▶ [Selected excerpt]
In the liquid crystal display device as shown in FIG. 1, the polarizers 4 (i.e., the lower polarizer 4A and the upper polarizer 4B) are provided at both two opposite sides of the liquid crystal cell, respectively, and the optical film 2 is provided in the backlight assembly. Thus, an overall thickness of the liquid crystal display device is large, which is disadvantageous for achieving a lighter and thinner liquid crystal display device. Further, since both polarizers 4 will block and absorb light, the light transmittance of the liquid crystal display panel 3 is low, and improvement to the brightness thereof is limited. Furthermore, in the liquid crystal display device as shown in FIG. 1, in the case where chromatic display is achieved by using the filtering effect of the color filter layer 16, the three primary colors of R, G, and B may have poor monochromaticity, and it may be difficult to achieve the desired display effect of wide color gamut.

FIG. 2 is a schematic diagram showing a structure of a backlight assembly according to an embodiment of the present disclosure. As shown in FIG. 2, the backlight assembly includes a light source 1A configured to emit linearly polarized light. In an embodiment, the linearly polarized light may be polarized in a predetermined direction (e.g., a first direction). In an embodiment, the predetermined direction may be a direction parallel to the light outgoing surface of the light source 1A, and the light outgoing surface of the light source 1A may be a plane. In other words, the predetermined direction may be a direction perpendicular to a polarization direction of a polarizer of a display panel cooperating with the backlight assembly (e.g., a polarizer 44 of a liquid crystal display panel 33 as shown in FIG. 4). In an embodiment, the light source 1A emits monochrome linearly polarized light.

Compared with the backlight assembly of the liquid crystal display device shown in FIG. 1, the backlight assembly shown in FIG. 2 includes the light source 1A which directly emits the linearly polarized light polarized in the predetermined direction, and thus it is not necessary to provide a polarizer (e.g., the lower polarizer 4A shown in FIG. 1) at a side of a liquid crystal display panel cooperating with the backlight assembly (e.g., the liquid crystal display panel 33 as shown in FIG. 4) proximal to the light source 1A. As a result, a light transmittance of the liquid crystal display panel is increased effectively, and a thickness of the liquid crystal display panel is decreased. Further, a light guide plate and an optical film may be omitted from the backlight assembly shown in FIG. 2, thereby further decreasing the thickness of a liquid crystal display device including the backlight assembly, and further increasing the light transmittance of the liquid crystal display device.

In an embodiment, the light emitted from the light source 1A is linearly polarized laser. The linearly polarized laser has high energy and a high brightness, and thus can increase the overall display brightness of a liquid crystal display device including the backlight assembly. In an embodiment, the light source 1A includes a plurality of laser generators 5 arranged in an array. The plurality of laser generators 5 may be arranged uniformly so that both the uniformity and brightness of the light emitted from the light source 1A are increased effectively. In an embodiment, each of the laser generators 5 is a linearly polarized laser generator, and is configured to emit linearly polarized light (i.e., linearly polarized laser). In an embodiment, each of the laser generators 5 is a monochrome linearly polarized laser generator, and is configured to emit monochrome linearly polarized laser. In an embodiment, each of the laser generators 5 is a blue linearly polarized laser generator, and is configured to emit blue linearly polarized laser.

▶ [Tasks for this exercise]
**A.** Set down the backlight excerpt from "FIG. 2 is a" to "monochrome linearly polarized light.", word for word.
**B.** Please mark each statement yes or no according to the backlight excerpt, and quote the deciding words of the excerpt for each: (i) The light source 1A in FIG. 2 emits circularly polarized light. (ii) A light guide plate and an optical film may be left out of the backlight assembly shown in FIG. 2. (iii) In the device of FIG. 1, a polarizer sits on only one side of the liquid crystal cell.
**C.** According to the backlight excerpt, what kind of laser does each laser generator 5 emit in its last-described embodiment?

▶ [Stored data]
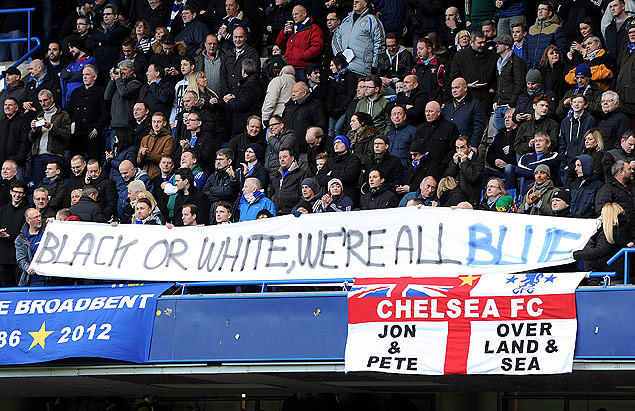 Chelsea fans hold an anti-racism banner during the English Premier League football match between Chelsea and Burnley at Stamford Bridge in London on February 21, 2015. AFP PHOTO / OLLY GREENWOOD RESTRICTED TO EDITORIAL USE. NO USE WITH UNAUTHORIZED AUDIO, VIDEO, DATA, FIXTURE LISTS, CLUB/LEAGUE LOGOS OR 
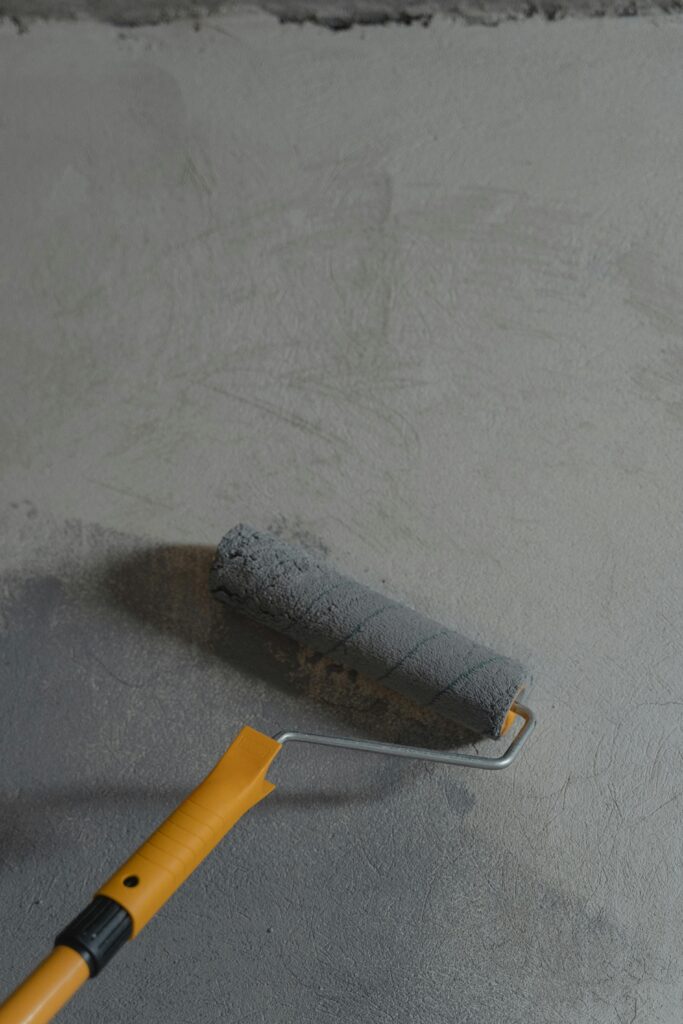 pexels-photo-6474490-6474490 Close-up of a paint roller applying gray paint on a wall, ideal for renovation themes.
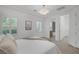 Bright bedroom featuring a decorative light fixture, and plantation shutters for a warm, inviting ambiance at 8130 Cassian Ct, Las Vegas, NV 89129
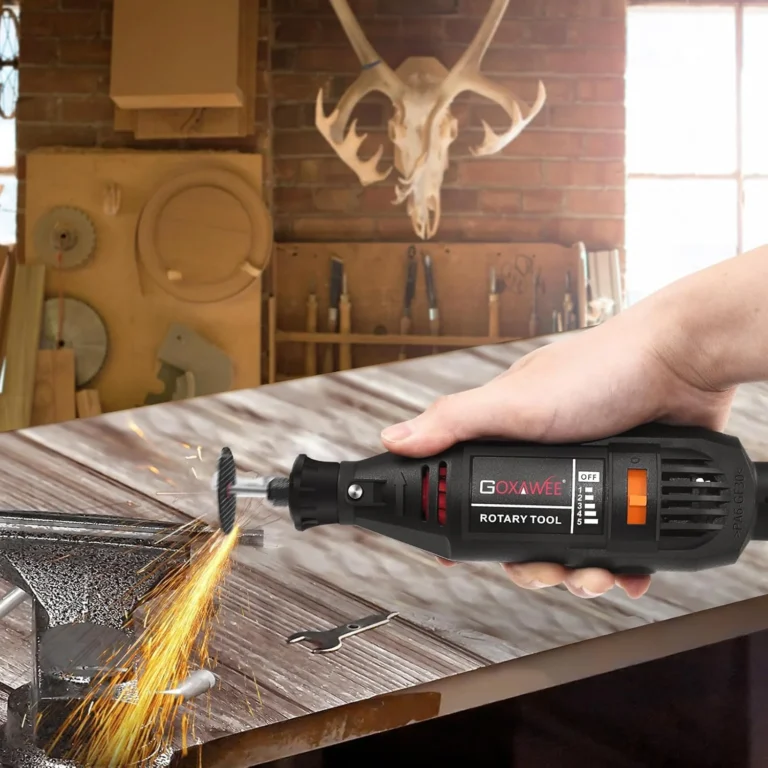 rotary tool in use emitting sparks, black and red with textured grip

▶ [Solutions by task]
**A.**
FIG. 2 is a schematic diagram showing a structure of a backlight assembly according to an embodiment of the present disclosure. As shown in FIG. 2, the backlight assembly includes a light source 1A configured to emit linearly polarized light. In an embodiment, the linearly polarized light may be polarized in a predetermined direction (e.g., a first direction). In an embodiment, the predetermined direction may be a direction parallel to the light outgoing surface of the light source 1A, and the light outgoing surface of the light source 1A may be a plane. In other words, the predetermined direction may be a direction perpendicular to a polarization direction of a polarizer of a display panel cooperating with the backlight assembly (e.g., a polarizer 44 of a liquid crystal display panel 33 as shown in FIG. 4). In an embodiment, the light source 1A emits monochrome linearly polarized light.

**B.**
(i) No: "the backlight assembly includes a light source 1A configured to emit linearly polarized light."
(ii) Yes: "a light guide plate and an optical film may be omitted from the backlight assembly shown in FIG. 2"
(iii) No: "the polarizers 4 (i.e., the lower polarizer 4A and the upper polarizer 4B) are provided at both two opposite sides of the liquid crystal cell"

**C.** Blue linearly polarized laser.